Leigh, a 27-year-old in Maryland, first saw her parents’ income statements when she was a child and quickly realized something wasn’t adding up. Though her parents were trying their best to be financially responsible, their bills were too high compared to their unstable income, and they were spending too much on everyday purchases and shopping splurges.
She had always been good with numbers, so Leigh, who requested her last name be withheld for privacy reasons, made a budget for her nine-person household when she was 13 years old. Despite that, it wasn’t until she was an adult that she finally stopped imitating some of her parents’ bad money habits.
“I do believe that my parents try their absolute best,” Leigh says. “They didn’t have the personal finance foundation because their parents didn’t teach them. It’s a very heavy generational issue. One person needs to realize, ‘This is a problem, I can learn,’ and then you can literally change the rest of the generations beneath you.”
Today, many young Americans are navigating adulthood using only the financial guidance they received from their parents, which poses a significant challenge for the millennial and Gen Z adult children of Gen Xers and baby boomers.
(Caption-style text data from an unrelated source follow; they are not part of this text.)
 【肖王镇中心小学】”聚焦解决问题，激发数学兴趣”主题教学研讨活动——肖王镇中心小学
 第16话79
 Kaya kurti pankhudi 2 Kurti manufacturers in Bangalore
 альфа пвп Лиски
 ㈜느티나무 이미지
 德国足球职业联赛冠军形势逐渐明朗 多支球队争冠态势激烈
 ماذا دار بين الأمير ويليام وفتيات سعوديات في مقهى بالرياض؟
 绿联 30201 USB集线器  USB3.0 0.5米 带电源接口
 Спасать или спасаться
These adult children often encounter outdated or inadvisable financial advice, if any at all.
For example, baby boomers are less likely than younger generations to move their short-term savings to an online savings or money market account, according to Bankrate polling.
Despite the benefits of a high-yield savings account, baby boomers cite feeling comfortable with their current financial institution (50 percent) and preferring having access to a local branch (53 percent) as reasons for not switching, according to Bankrate polling. Additionally, 39 percent of those baby boomers are worried about the security of their money, despite the fact that most online savings accounts are FDIC-insured.